start SUPPLIED DATA

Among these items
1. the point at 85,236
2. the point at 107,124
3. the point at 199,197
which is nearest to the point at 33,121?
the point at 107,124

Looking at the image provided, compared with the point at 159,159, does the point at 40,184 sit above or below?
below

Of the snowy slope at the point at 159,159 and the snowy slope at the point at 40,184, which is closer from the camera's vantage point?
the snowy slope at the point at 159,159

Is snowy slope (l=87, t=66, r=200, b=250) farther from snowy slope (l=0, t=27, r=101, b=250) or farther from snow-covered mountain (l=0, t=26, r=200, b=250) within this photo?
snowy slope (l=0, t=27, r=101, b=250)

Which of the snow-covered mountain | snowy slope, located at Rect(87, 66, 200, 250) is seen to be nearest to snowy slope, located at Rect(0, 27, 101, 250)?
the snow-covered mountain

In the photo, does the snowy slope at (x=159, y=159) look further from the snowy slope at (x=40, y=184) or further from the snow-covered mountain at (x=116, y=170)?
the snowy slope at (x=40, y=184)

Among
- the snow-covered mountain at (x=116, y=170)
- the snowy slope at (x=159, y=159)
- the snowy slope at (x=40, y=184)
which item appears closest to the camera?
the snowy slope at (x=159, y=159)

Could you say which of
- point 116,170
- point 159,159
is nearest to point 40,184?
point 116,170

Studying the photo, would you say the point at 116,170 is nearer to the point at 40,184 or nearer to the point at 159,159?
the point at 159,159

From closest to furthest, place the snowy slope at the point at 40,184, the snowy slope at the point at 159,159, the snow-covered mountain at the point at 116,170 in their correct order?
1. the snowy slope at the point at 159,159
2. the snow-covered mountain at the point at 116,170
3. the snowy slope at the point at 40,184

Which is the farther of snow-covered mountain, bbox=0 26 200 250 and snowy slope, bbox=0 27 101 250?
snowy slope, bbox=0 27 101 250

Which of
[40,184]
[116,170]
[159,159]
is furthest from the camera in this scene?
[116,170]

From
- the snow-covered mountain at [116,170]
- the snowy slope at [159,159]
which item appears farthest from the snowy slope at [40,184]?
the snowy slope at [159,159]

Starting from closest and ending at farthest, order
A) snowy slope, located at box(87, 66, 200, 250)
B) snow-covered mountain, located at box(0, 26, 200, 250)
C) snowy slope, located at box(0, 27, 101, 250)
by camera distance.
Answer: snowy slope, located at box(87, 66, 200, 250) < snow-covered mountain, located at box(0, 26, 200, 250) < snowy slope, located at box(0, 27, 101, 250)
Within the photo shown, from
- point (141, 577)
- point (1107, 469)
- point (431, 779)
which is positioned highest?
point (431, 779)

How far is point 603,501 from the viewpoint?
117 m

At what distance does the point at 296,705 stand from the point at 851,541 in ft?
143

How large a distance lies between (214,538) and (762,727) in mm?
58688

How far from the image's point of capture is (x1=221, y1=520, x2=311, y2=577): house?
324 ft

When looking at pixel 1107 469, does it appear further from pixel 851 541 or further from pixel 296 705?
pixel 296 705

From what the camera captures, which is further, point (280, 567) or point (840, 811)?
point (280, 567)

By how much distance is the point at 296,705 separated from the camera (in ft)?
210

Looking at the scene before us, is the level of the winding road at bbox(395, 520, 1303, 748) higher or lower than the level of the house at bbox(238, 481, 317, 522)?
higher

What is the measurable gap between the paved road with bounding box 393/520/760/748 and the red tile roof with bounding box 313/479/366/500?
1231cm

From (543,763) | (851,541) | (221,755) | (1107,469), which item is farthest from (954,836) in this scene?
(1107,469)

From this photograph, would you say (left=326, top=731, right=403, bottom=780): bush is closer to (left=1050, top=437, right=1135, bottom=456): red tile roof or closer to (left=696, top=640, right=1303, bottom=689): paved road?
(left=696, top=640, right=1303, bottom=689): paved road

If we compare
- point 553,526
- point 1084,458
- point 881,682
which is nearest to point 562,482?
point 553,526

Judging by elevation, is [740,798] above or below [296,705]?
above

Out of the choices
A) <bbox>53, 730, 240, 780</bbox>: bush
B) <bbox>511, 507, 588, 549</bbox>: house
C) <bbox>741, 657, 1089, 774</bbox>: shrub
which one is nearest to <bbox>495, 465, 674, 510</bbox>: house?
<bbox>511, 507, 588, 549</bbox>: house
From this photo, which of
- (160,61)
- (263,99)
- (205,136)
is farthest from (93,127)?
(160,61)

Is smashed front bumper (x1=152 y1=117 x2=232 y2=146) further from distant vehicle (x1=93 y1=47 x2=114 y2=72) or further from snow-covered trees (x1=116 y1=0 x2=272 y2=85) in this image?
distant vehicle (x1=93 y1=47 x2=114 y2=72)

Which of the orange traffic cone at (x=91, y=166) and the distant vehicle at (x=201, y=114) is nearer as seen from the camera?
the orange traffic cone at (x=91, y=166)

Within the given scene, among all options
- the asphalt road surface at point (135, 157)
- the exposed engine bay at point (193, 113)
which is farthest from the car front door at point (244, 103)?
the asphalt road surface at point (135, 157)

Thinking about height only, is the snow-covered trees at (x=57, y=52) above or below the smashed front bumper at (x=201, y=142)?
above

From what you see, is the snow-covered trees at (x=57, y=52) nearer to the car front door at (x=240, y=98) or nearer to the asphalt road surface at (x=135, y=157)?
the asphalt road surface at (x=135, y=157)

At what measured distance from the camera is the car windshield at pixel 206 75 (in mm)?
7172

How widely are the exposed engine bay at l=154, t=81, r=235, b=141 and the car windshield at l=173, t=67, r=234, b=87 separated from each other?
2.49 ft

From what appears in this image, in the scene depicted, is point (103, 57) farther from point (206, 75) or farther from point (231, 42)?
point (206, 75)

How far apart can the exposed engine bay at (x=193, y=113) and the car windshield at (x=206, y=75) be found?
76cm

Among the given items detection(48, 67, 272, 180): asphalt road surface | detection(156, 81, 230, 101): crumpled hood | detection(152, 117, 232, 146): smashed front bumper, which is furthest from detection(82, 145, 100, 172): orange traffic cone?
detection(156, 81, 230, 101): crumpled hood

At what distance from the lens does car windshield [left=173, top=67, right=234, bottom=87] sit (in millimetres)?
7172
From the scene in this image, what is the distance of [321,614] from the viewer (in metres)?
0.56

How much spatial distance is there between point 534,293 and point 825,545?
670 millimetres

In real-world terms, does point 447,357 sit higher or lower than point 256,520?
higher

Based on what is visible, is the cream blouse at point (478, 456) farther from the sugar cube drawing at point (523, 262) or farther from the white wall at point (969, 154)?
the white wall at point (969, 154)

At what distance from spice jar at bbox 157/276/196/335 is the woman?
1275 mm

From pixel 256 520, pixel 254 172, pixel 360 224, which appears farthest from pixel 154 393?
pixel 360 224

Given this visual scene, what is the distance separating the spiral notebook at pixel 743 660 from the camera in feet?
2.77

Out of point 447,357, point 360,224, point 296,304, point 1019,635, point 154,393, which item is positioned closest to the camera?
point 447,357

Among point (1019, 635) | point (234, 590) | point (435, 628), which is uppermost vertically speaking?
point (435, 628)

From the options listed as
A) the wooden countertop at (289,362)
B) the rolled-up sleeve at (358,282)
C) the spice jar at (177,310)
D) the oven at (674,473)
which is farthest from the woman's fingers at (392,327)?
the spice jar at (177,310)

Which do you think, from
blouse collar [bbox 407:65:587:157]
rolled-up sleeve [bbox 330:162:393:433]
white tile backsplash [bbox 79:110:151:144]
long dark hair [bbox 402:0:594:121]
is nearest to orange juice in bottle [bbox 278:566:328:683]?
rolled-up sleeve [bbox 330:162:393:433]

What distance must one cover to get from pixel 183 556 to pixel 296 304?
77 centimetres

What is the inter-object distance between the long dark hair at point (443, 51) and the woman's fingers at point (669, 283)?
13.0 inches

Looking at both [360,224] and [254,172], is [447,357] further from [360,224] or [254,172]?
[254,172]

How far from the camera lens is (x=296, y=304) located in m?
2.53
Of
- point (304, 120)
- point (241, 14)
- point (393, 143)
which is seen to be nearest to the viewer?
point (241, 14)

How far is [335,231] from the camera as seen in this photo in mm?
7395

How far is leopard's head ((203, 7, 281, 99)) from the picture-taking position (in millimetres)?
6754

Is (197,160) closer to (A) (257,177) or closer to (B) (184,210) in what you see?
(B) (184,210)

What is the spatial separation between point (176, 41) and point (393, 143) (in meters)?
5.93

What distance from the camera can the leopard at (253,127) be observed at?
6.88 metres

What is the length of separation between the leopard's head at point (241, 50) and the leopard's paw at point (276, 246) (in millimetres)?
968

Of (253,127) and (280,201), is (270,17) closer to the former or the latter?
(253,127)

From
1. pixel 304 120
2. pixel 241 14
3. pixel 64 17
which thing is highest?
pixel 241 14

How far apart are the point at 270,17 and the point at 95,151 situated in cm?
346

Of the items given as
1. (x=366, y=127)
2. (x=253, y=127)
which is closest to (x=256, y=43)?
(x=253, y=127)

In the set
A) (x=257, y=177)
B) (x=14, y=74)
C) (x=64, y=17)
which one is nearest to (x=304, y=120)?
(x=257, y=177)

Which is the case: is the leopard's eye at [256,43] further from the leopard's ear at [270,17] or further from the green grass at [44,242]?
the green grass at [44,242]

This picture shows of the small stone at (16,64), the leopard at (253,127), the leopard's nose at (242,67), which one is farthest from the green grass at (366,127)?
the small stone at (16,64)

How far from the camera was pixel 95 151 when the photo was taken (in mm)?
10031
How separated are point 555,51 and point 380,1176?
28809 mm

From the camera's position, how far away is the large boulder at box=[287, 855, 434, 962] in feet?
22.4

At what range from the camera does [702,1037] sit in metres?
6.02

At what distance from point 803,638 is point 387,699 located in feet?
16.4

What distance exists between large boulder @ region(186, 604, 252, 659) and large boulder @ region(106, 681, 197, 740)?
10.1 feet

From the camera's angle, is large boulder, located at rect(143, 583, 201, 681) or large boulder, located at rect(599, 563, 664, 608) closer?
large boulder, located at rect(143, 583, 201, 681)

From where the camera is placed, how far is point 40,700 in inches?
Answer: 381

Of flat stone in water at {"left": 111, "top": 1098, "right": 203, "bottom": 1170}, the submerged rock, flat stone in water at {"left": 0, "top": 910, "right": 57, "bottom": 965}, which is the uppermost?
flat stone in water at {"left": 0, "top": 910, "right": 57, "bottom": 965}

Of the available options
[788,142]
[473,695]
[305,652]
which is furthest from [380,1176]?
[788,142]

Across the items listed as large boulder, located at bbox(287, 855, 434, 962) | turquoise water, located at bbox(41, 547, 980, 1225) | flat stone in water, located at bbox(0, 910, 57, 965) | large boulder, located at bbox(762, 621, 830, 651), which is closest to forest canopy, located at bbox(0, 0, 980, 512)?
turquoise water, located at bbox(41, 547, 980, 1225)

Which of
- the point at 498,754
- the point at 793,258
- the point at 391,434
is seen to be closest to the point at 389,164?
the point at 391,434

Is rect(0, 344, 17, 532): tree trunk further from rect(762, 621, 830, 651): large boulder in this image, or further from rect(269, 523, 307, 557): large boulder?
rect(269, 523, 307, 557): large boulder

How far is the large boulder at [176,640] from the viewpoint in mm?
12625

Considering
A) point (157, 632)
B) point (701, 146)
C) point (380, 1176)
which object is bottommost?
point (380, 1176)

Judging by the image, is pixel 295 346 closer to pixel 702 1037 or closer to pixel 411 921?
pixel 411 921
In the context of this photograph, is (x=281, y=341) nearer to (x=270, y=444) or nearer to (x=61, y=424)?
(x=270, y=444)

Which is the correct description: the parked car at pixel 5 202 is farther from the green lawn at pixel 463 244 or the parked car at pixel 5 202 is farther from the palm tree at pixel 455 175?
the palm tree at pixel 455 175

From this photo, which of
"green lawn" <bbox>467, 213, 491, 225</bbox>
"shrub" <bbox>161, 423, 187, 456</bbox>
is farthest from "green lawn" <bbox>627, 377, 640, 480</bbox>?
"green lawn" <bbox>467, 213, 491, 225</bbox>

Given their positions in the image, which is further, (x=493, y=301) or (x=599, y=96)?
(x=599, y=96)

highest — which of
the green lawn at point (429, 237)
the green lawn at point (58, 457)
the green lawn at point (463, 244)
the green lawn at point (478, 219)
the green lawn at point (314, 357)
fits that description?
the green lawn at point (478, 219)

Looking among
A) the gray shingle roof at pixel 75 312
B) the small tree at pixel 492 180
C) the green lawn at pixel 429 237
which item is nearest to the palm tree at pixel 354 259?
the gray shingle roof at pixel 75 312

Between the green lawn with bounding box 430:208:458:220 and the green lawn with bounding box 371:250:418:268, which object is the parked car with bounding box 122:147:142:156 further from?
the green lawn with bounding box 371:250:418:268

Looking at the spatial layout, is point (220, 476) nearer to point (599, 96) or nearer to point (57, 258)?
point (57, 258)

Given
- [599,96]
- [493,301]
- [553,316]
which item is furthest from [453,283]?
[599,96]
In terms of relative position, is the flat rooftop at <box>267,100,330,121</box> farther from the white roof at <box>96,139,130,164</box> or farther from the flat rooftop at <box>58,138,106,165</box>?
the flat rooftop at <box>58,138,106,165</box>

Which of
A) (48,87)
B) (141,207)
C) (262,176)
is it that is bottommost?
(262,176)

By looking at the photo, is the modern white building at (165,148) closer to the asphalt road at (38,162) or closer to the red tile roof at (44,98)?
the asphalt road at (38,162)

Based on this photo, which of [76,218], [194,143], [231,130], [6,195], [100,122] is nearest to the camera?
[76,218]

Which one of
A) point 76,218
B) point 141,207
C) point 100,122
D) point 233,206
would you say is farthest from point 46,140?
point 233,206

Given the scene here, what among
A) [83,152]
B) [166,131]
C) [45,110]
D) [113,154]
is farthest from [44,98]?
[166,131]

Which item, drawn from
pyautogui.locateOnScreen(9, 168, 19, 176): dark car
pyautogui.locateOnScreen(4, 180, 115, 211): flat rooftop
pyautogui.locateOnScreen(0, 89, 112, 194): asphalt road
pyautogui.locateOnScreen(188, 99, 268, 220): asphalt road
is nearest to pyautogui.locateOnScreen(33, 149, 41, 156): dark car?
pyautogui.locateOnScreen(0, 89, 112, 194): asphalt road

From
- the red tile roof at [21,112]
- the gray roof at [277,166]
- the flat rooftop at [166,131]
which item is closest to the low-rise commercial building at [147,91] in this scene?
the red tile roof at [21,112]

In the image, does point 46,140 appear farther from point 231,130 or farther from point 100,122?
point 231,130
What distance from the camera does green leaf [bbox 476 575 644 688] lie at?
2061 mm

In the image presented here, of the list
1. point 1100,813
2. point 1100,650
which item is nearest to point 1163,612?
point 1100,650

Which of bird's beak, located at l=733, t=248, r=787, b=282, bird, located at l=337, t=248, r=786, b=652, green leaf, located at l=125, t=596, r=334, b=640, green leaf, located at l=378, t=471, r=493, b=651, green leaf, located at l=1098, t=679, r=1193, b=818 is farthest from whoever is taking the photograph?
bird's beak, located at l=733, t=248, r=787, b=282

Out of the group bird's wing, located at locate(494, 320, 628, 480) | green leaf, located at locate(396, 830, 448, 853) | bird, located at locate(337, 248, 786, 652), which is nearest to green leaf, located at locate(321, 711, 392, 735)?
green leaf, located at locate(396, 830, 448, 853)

end SUPPLIED DATA

## STATED EXERCISE
Exactly reproduce the lines that run from the line with "In the image, does" through the last line of the records, inclusive.

## SOLUTION FOR THIS TASK
In the image, does point 46,140 appear farther from point 231,130 or farther from point 100,122?
point 231,130
What distance from the camera does green leaf [bbox 476 575 644 688] lie at?
2061 mm

In the image presented here, of the list
1. point 1100,813
2. point 1100,650
which item is nearest to point 1163,612?
point 1100,650

Which of bird's beak, located at l=733, t=248, r=787, b=282, bird, located at l=337, t=248, r=786, b=652, green leaf, located at l=125, t=596, r=334, b=640, green leaf, located at l=378, t=471, r=493, b=651, green leaf, located at l=1098, t=679, r=1193, b=818 is farthest from whoever is taking the photograph?
bird's beak, located at l=733, t=248, r=787, b=282

Out of the group bird's wing, located at locate(494, 320, 628, 480) | green leaf, located at locate(396, 830, 448, 853) | bird, located at locate(337, 248, 786, 652), which is nearest to green leaf, located at locate(321, 711, 392, 735)?
green leaf, located at locate(396, 830, 448, 853)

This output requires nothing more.